Книгу эту надо прочесть. Я не решился бы рекомендовать ее тем, кто ищет тонких эстетичских эмоций… С мнением Андрея Белого, который в длинной и странной статье приравнял гладковскую «Энергию» к созданиям Толстого и Гоголя, согласиться трудно. Роман написан с несносной, назойливой «художественностью», очень наивной и аляповатой. Но советские книги мы читаем не для отдыха и не для наслаждения. Нас интересует новая Россия. Книга, которая дает что-то в ней почувствовать, что-то в ней понять и уловить, внезапно к ней приблизиться, — ценна, как бы ни была написана. Поэтому я и обращаю внимание на новый роман Гладкова.

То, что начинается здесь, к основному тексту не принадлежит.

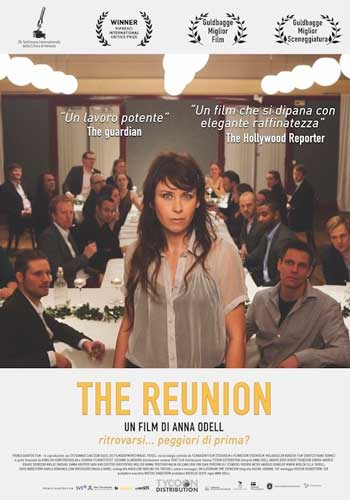 la locandina italiana del film The Reunion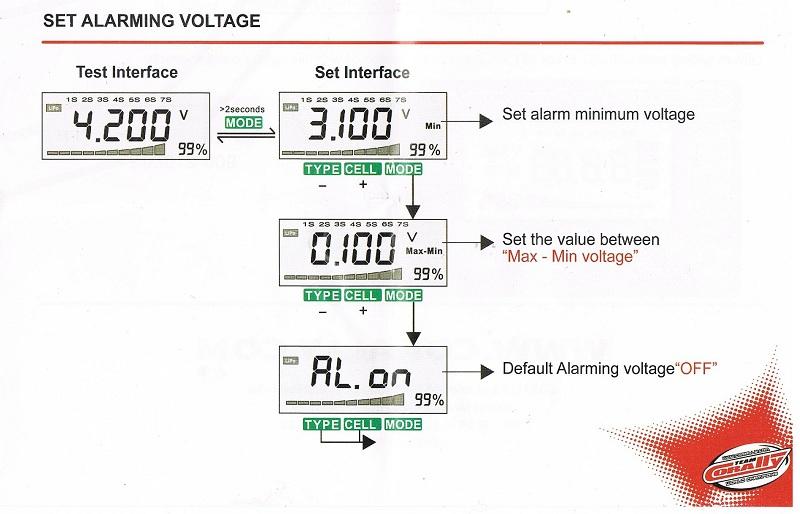 [NEW]Smart Guard/SmartGuard V3 CellMeter 8/CellMeter8/CellMeter-8 AOK  Smartg10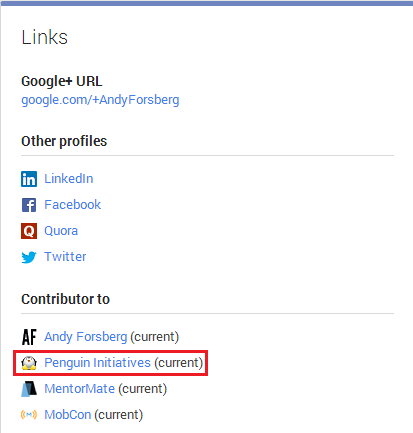 Google+ Profile Links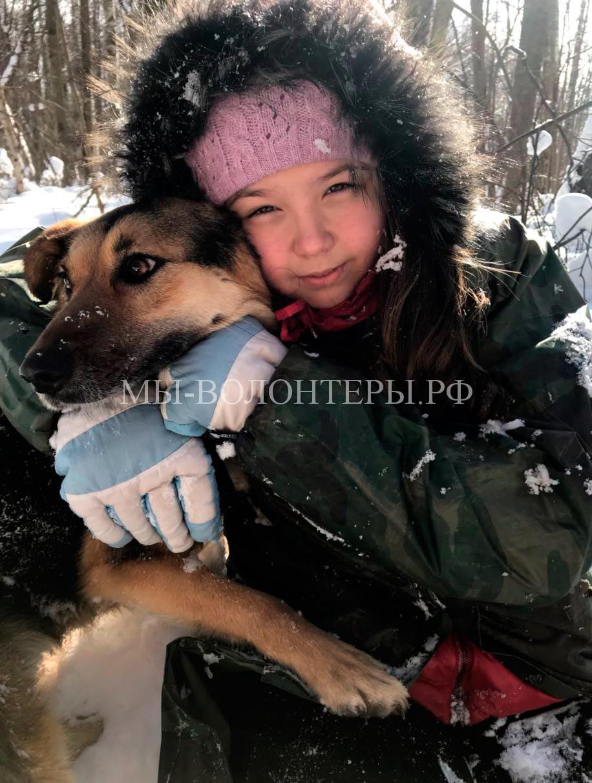 Волонтер Дина со своим подопечным в приюте Щербинка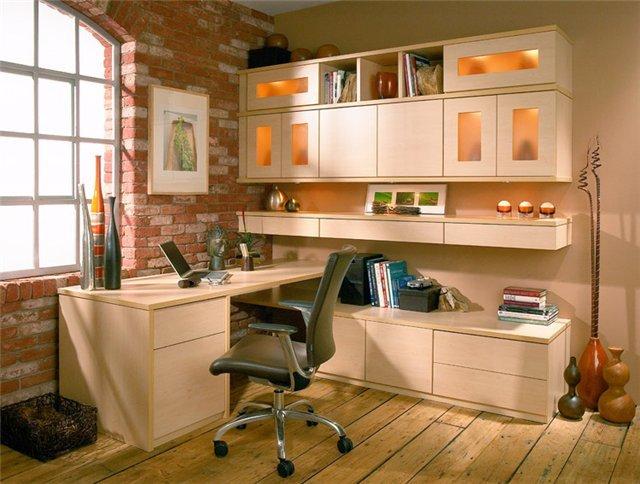 Выбор мебели для домашнего кабинета Практичные стеллажи и шкафы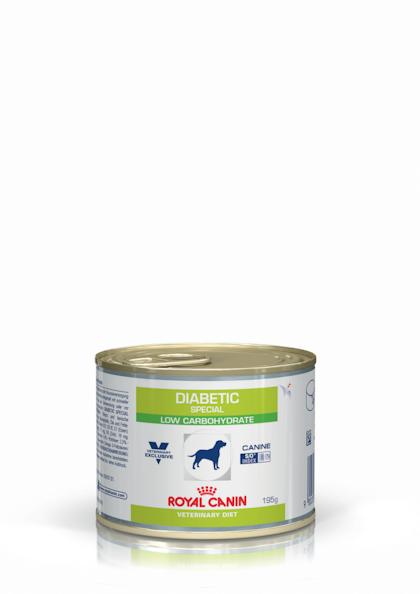 AR-L-Producto-Diabetic-Special-Perro-lata-Veterinary-Diet-Canine-Humedo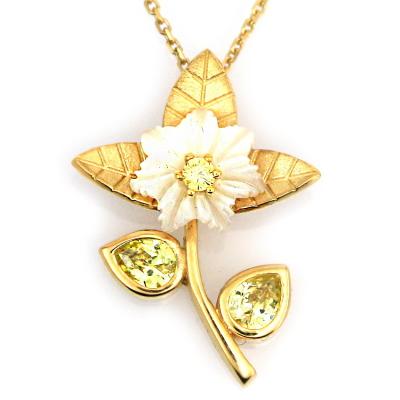 kuyumcunuznet - Sedefli Büyük Zarif Altın Çiçek Kolye (14 Ayar)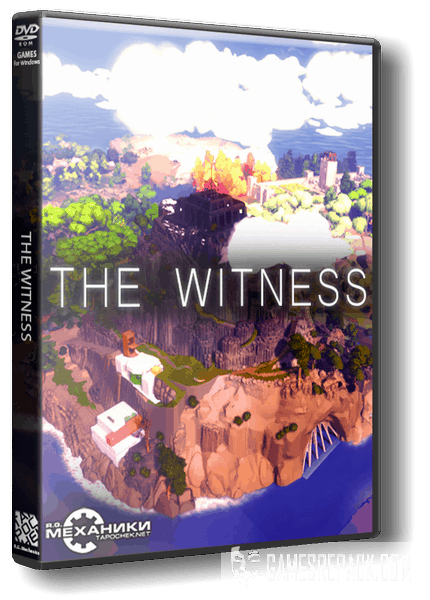 The Witness (RUS|ENG|MULTI12) [RePack] от R.G. Механики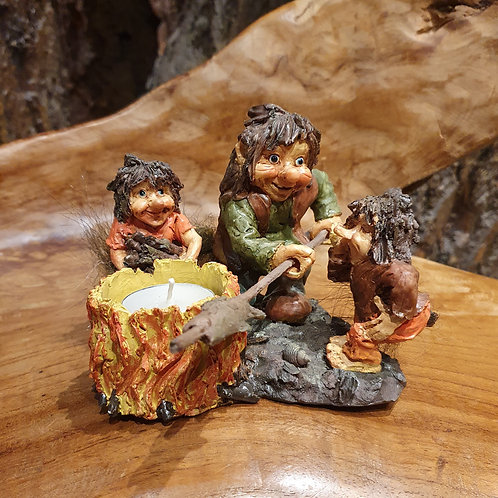 troll family barbeque tea light holder waxinehouder trollen familie kandelaar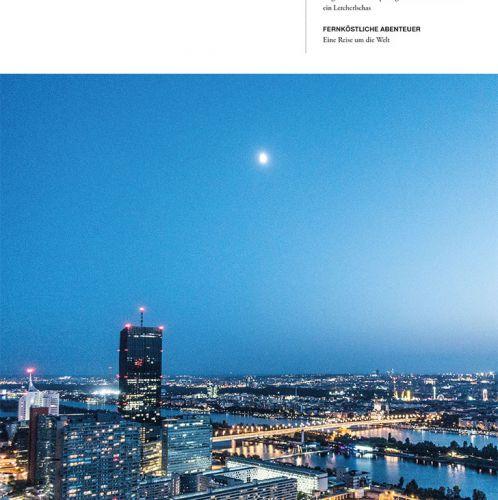 Grätzlblatt Ausgabe 042017 Cover (c) STADTBEKANNT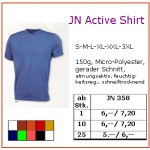 JN Men Active Shirt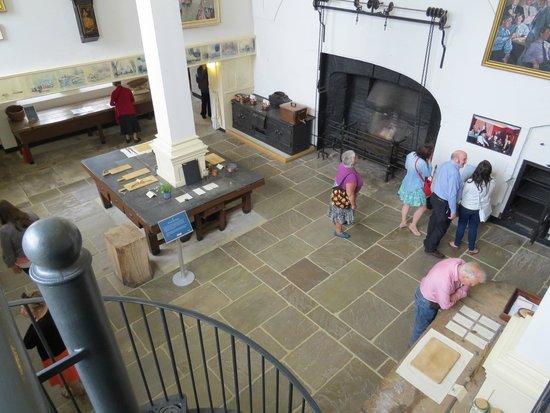 Hatfield House: Victorian Kitchen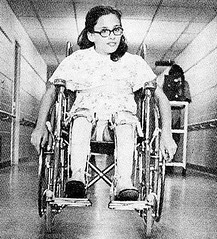 well braced polio wheeler (jackcast2015) Tags: braces handicapped polio calipers braced infantileparalysis disabledwoman crippledwoman poliomylitis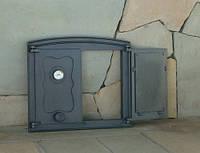 Дверка чугунная Batumi 2 с термометром, фото 1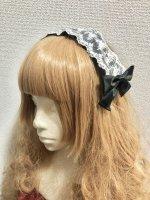 【Pina sweet collection】ピナスウィートコレクション   ドールレースカチューシャ   ブラック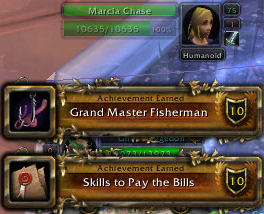 Grand Master fisherman and skills to pay the bills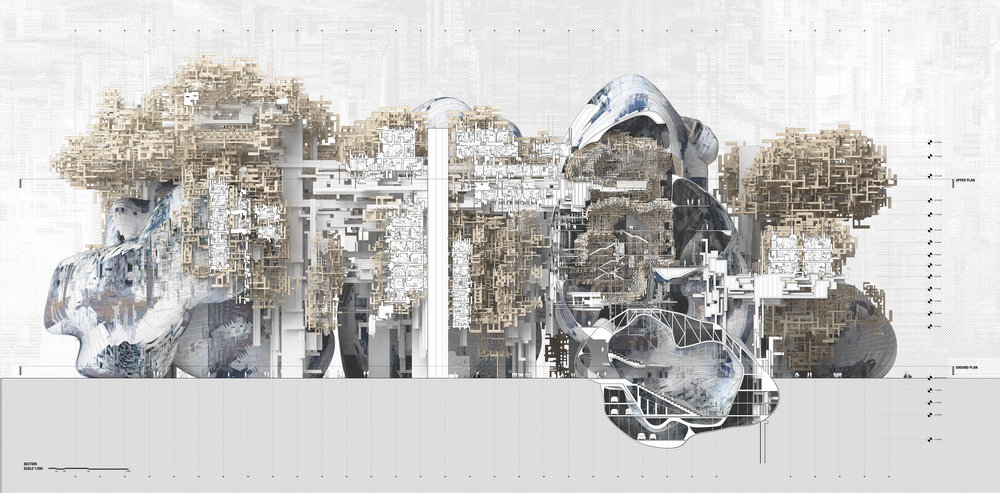 Amanda Gunawan - UG THESIS_Rehm_SP17_JoelWong_AmandaR_LN_02 - Copy.jpg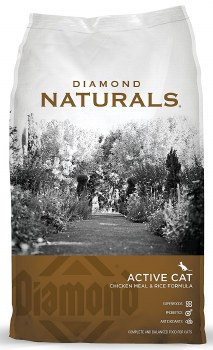 Diamond Naturals Active Chicken Meal and Rice Formula Dry Cat Food 6lb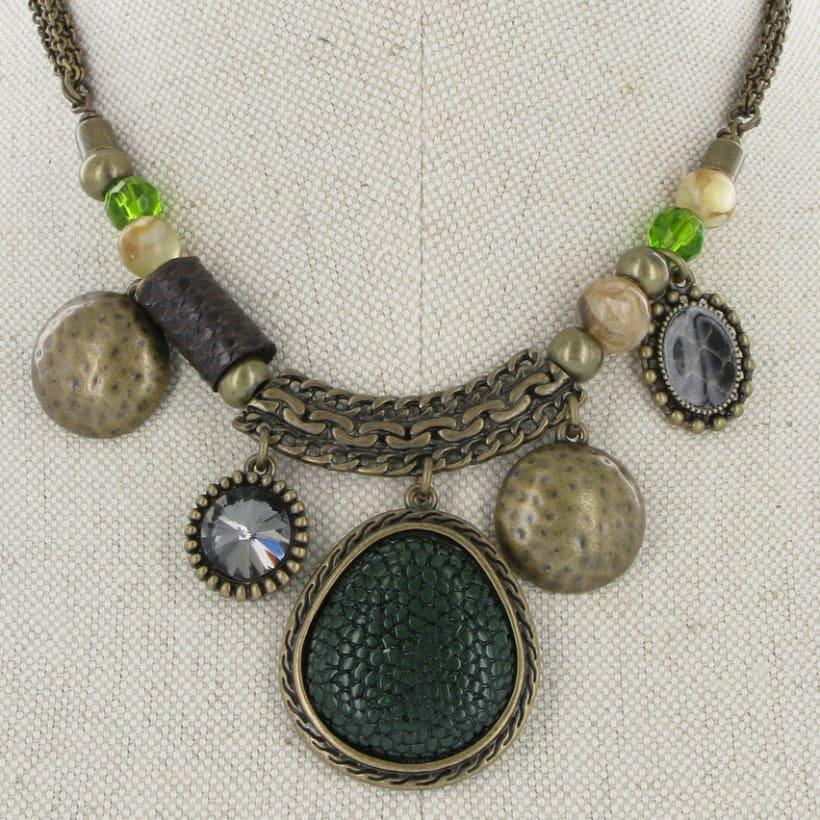 Accessories Design FW13 18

Надо было в свое время прочесть и его знаменитый «Цемент». Плохая была с художественной стороны книга, фальшивая, грубая, плоская, но необычайно характерная для советских настроений, необычайно для них показательная. (Кстати сказать: исключительный успех «Цемента» в Европе наполовину объясняется тем, что иностранцы читали этот роман в переводе. Перевод сглаживает невозможный гладковский язык, уничтожает уродства и выверты и сквозь его несколько безличную оболочку чужеземному читателю может показаться силой и своеобразием стиля то, что нам представляется беспомощным жеманством.) «Цемент» не то что отражал быт СССР, – нет, он его формировал, он давал ему склад и канон. Насколько можно судить по литературе последнего десятилетия, гладковский роман определил для целых слоев молодежи черты идеального поведения, идеальной манеры жить и трудиться. В одном из рассказов талантливой и наблюдательной беллетристки Герасимовой («Дальняя родственница ») девочка-подросток, приехавшая из деревенской глуши в город и рвущаяся «работать», — на пользу революции, конечно, — мечтает о том, чтобы хоть раз «встретить настоящего классового врага, с безумным, лихорадочно-опустошенным взглядом и бомбой в руках» и еще о том, чтобы, как гладковская Даша, выбежать на минутку к Глебу Чумалову «с красным платочком, туго повязанным на волосах, и говорить ему какие-то огромные, звенящие, классово-суровые слова…» Здесь поставлена точка над i, здесь подмечен случай прямого влияния Гладкова. Но воздействие «Цемента» сказывается и там, где о нем и его авторе не упоминается. В тысячах очерков, повестей и романов по впервые предложенному Гладковым и привившемуся образцу описано и воспето было строительство «реконструктивного периода»: тот же схематический восторг и романтическая суровость, те же надежды и то же нетерпение, те же успехи и те же срывы… Сейчас все это уже отошло в область истории. Времена меняются быстро, месяцы — как на войне — засчитываются за годы. Эпоха расплывчатого «планетарного» пафоса кажется далекой, а уж о днях военного коммунизма нечего и говорить. Но еще лет пять-шесть тому назад в России, вероятно, можно было встретить искренних, увлекающихся юношей и девушек, которые собирались «жить» по «Цементу», как четверть века тому назад «жили» по «Ключам счастья» или «Санину».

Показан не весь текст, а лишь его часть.